I suppose that it really was just a raw day with some snow flurries—but that the mile or so walk between the church in McEwensville and the Muffly farm was pretty miserable (especially if you were worried that your new hat might get ruined).

100-Year-Old Peanut Cookie Recipe

16-year-old Helena Muffly wrote exactly 100 years ago today: 

Saturday, December 2, 1911: Saturdays are so cut and dried, when no one comes to see you, especially when one is having a short vacation. I made some cookies this afternoon, the first time I really did it alone. They got rather hard on account of having too much flour in them. Anyway they proved to be eatable.

Peanut Cookies

Her middle-aged granddaughter’s comments 100 years later:

I wonder what kind of cookies Grandma made. A small cookbook published in 1911 to advertise KC Baking Powder contained this recipe for Peanut Cookies:

Peanut Cookies

1/4 cup butter

1/2  cup sugar

1 egg

2 tablespoonsful milk

1/4 teaspoonful salt

1 cup flour

1 level teaspoonful  KC Baking Powder [other brands work fine]

3/4 cup shelled peanuts

Sift together, three times, the flour, salt and baking powder. Cream the butter; add sugar, egg, milk, the flour mixture, and lastly, the peanuts, chopped and pounded fine in a mortar. Drop on a buttered tin, a teaspoonful in a place. Put half a nut meat on each bit of dough. Bake in a moderate oven.

These cookies are excellent with a delightful peanut taste. I plan to make them again when I do my holiday baking.

For this recipe I used a 375 degree oven. I dropped the batter on a greased cookie sheet, and baked the cookies until lightly browned (about 10 minutes).

I did not sift the flour and other dry ingredients. And, instead of using a mortar to pound the nuts–whew, cooking sounds like more work in the days before electric appliances–, I ground them in a blender.

Aprons a Hundred Years Ago

16-year-old Helena Muffly wrote exactly 100 years ago today: 

Friday, December 1, 1911:

The dying year around us a glory sheds

December with her pleasures breaks upon the scene,

Around our hearts a happy gladness lies

Christmas is coming with her laurels of green.

Didn’t have school today. Had a notion to go a visiting, but then didn’t, as I had some particular work, which I wanted done. Well, as Thanksgiving is over, I am looking forward to Christmas, hoping some pleasant surprises awaits me. Vice versa of Jan. 31.

Source of Photos: Ladies Home Journal (December, 1911)

Her middle-aged granddaughter’s comments 100 years later:

I wonder if Grandma was planning to make any gifts for family or friends. If she wanted to make aprons, she could have ordered patterns from Ladies Home Journal.

According to a December, 1911 article called the “The Pretty Christmas Apron:”

Odds and ends of the piece-bag and remnants from the bargain counter may be utilized to make these pretty aprons.

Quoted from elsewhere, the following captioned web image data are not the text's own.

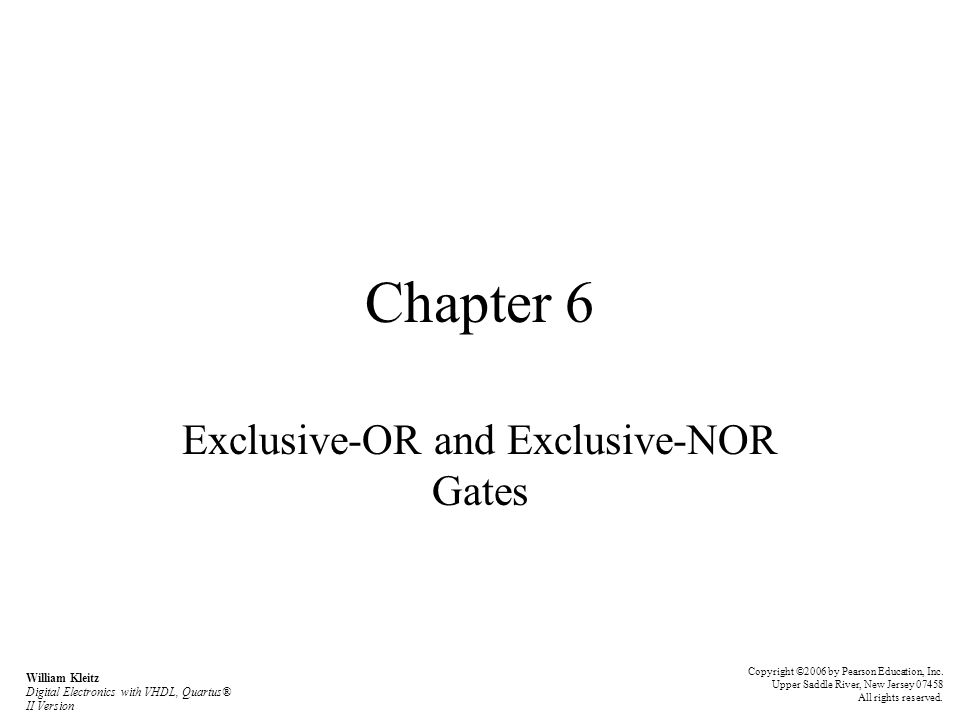 Chapter 6 Exclusive-OR and Exclusive-NOR Gates Copyright ©2006 by Pearson Education, Inc.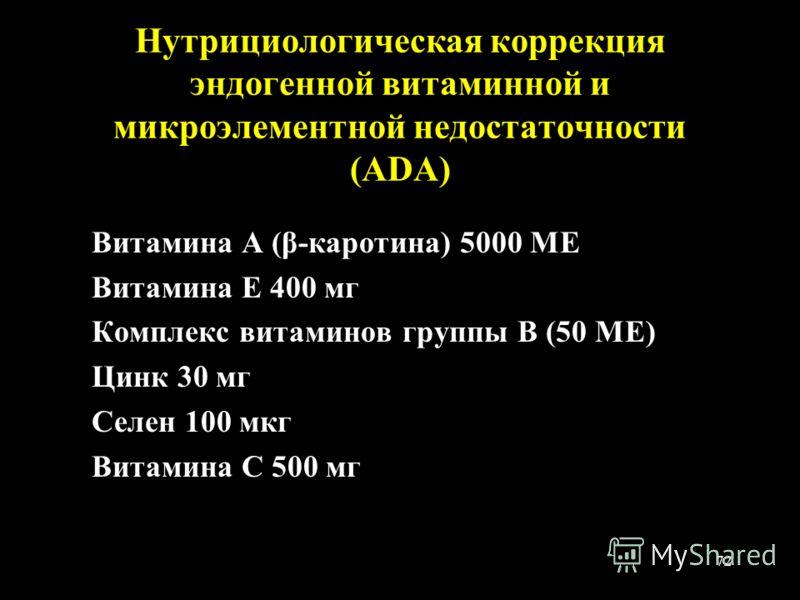 72 Нутрициологическая коррекция эндогенной витаминной и микроэлементной недостаточности (ADA) Витамина А (β-каротина) 5000 МЕ Витамина Е 400 мг Комплекс витаминов группы В (50 МЕ) Цинк 30 мг Селен 100 мкг Витамина С 500 мг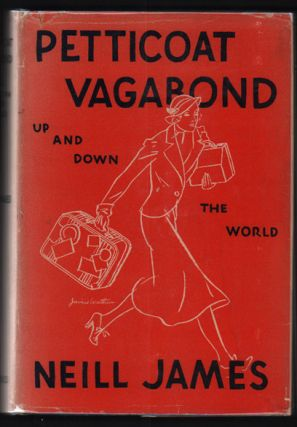Petticoat Vagabond Up and Down the World. Neill James.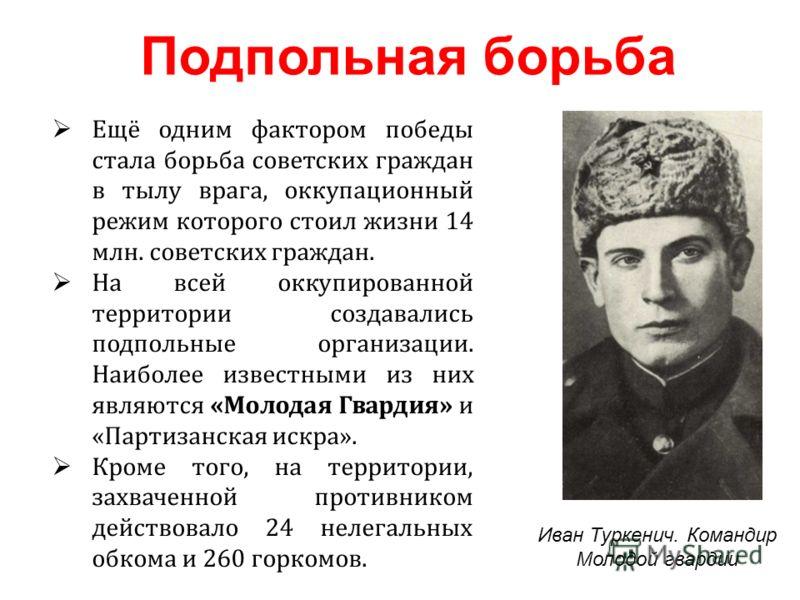 Ещё одним фактором победы стала борьба советских граждан в тылу врага, оккупационный режим которого стоил жизни 14 млн. советских граждан. На всей оккупированной территории создавались подпольные организации. Наиболее известными из них являются «Моло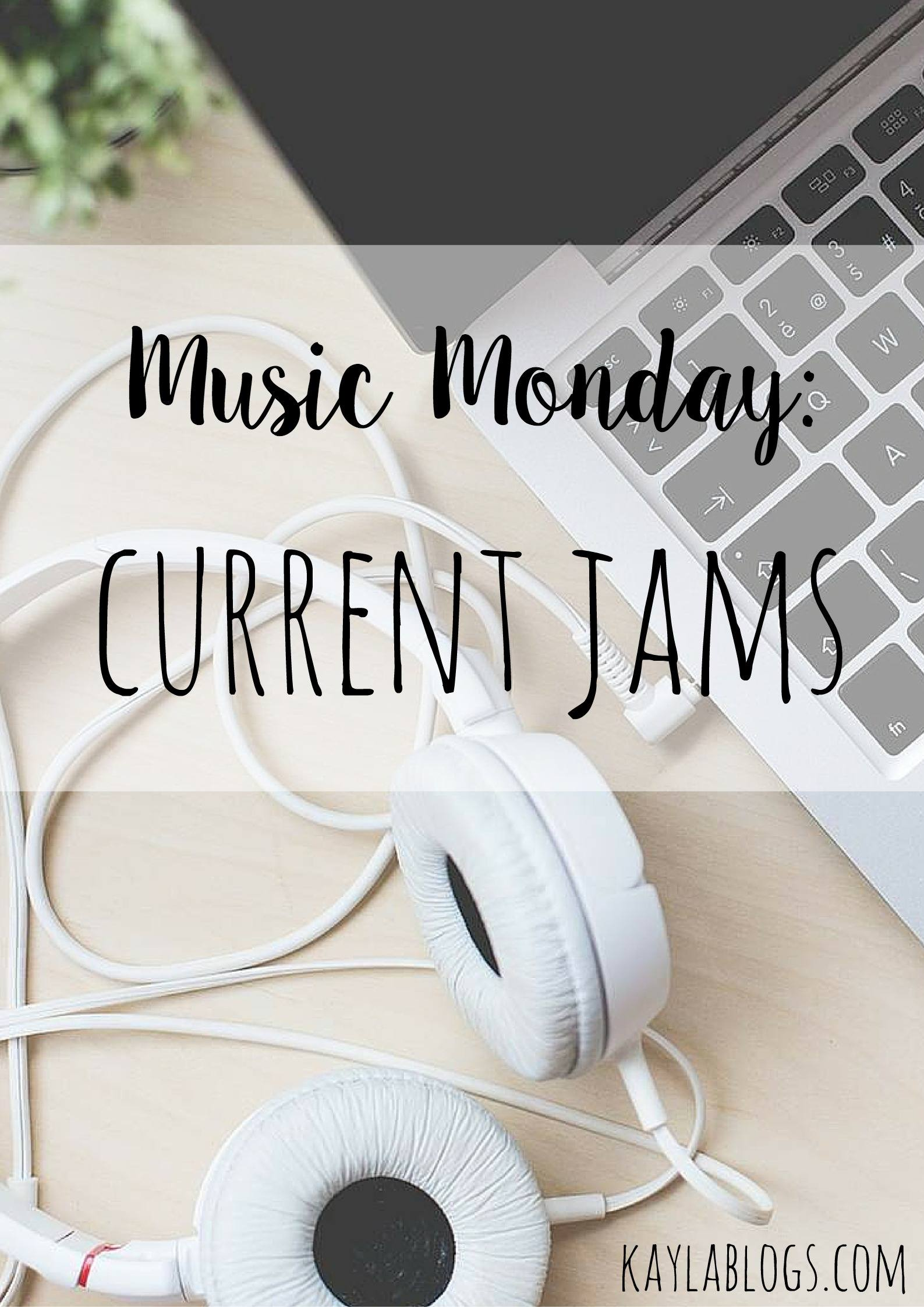 music monday current jams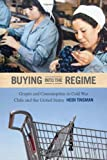 img - for Buying into the Regime: Grapes and Consumption in Cold War Chile and the United States (American Encounters/Global Interactions) book / textbook / text book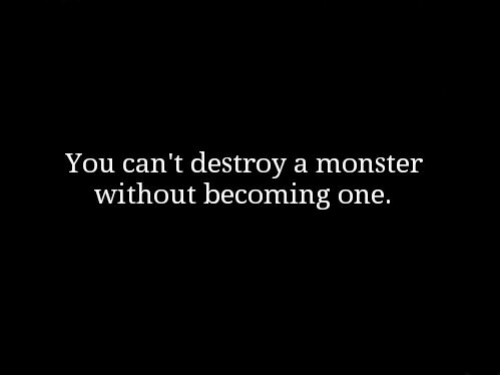 One, You, and Destroy: You can't destroy a monsteir  without becoming one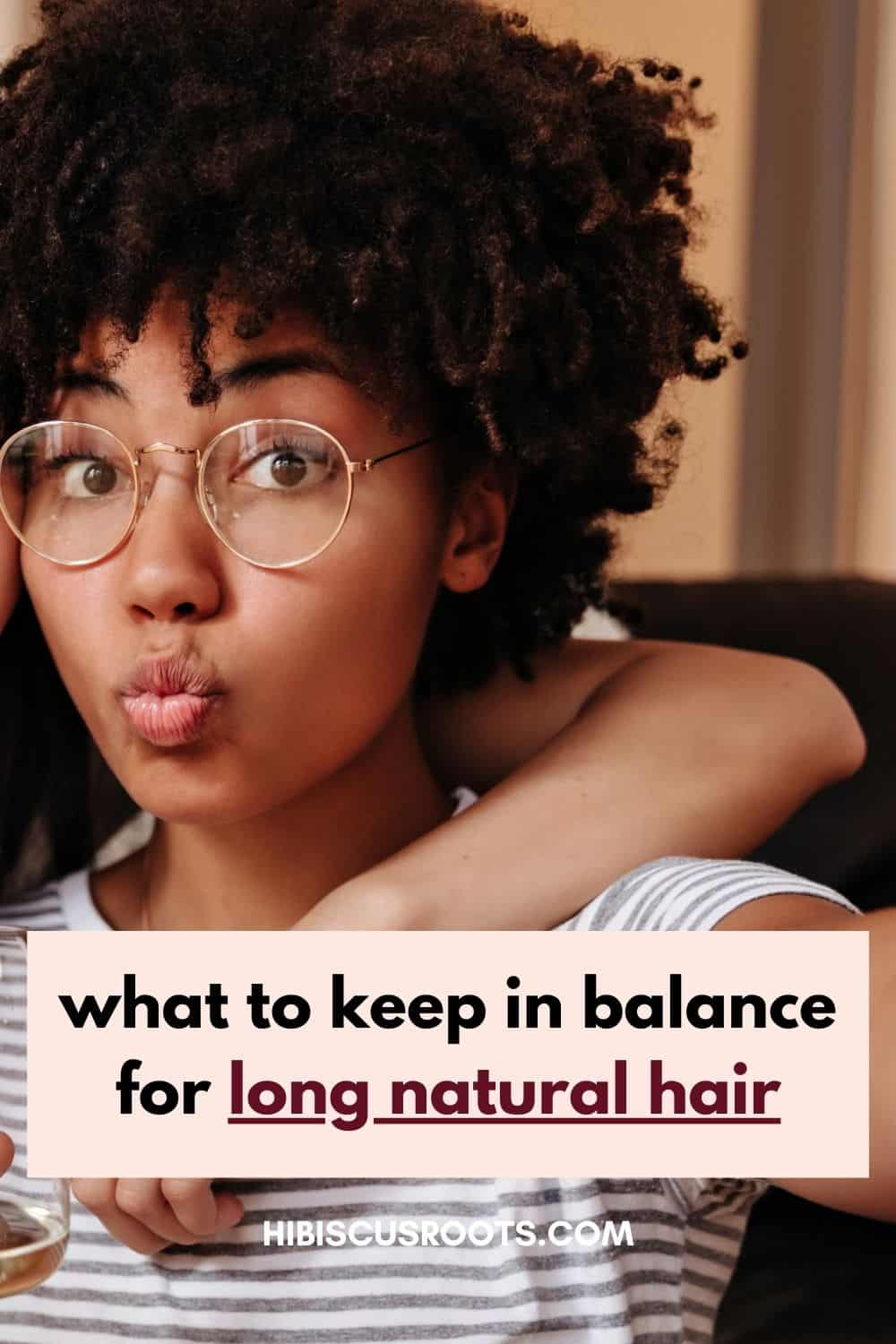 4 Elements to Keep in Balance for Long Natural Hair!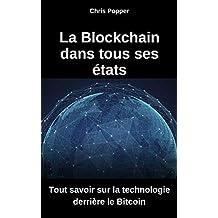 La Blockchain dans tous ses états : Tout savoir sur la technologie derrière le Bitcoin (French Edition)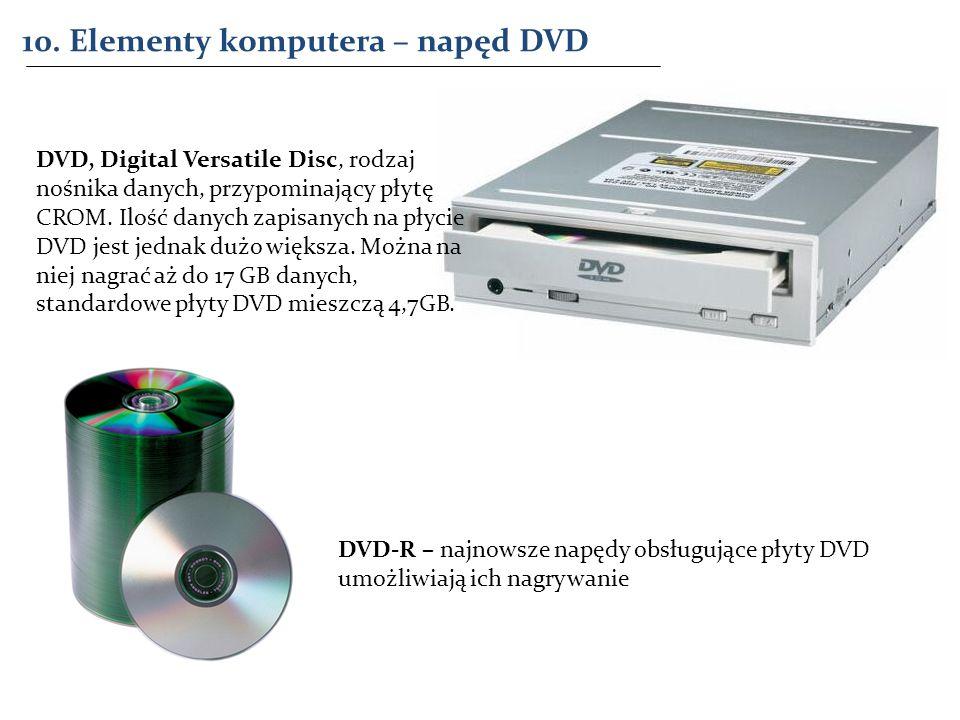 10. Elementy komputera – napęd DVD DVD-R – najnowsze napędy obsługujące płyty DVD umożliwiają ich nagrywanie DVD, Digital Versatile Disc, rodzaj nośni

Hundred-Year-Old Pictures of Embroidered Collars and Jabots

16-year-old Helena Muffly wrote exactly 100 years ago today: 

Thursday, November 30, 1911: Today is Thanksgiving. We didn’t have such a terrible sumptuous repast either. I would have liked to have had a piece of a turkey gobbler and a dish of ice cream, but we were far from that. I sat at home all day doing miscellaneous jobs which I didn’t relish any too well. Rufus went up to McEwensville this afternoon, to get some of her ever-increasing finery made which she is going to glow in at the institute. One is a piece of embroidery which I presented to her last Christmas but as she at that time was too poor to buy the material to finish it and most too indolent to make it even if she had it. It has lain unmolested till today. There! I’ve filled up the remainder of this page.

Embroidered collar and jobot. Source of photos: Ladies Home Journal (October, 1911)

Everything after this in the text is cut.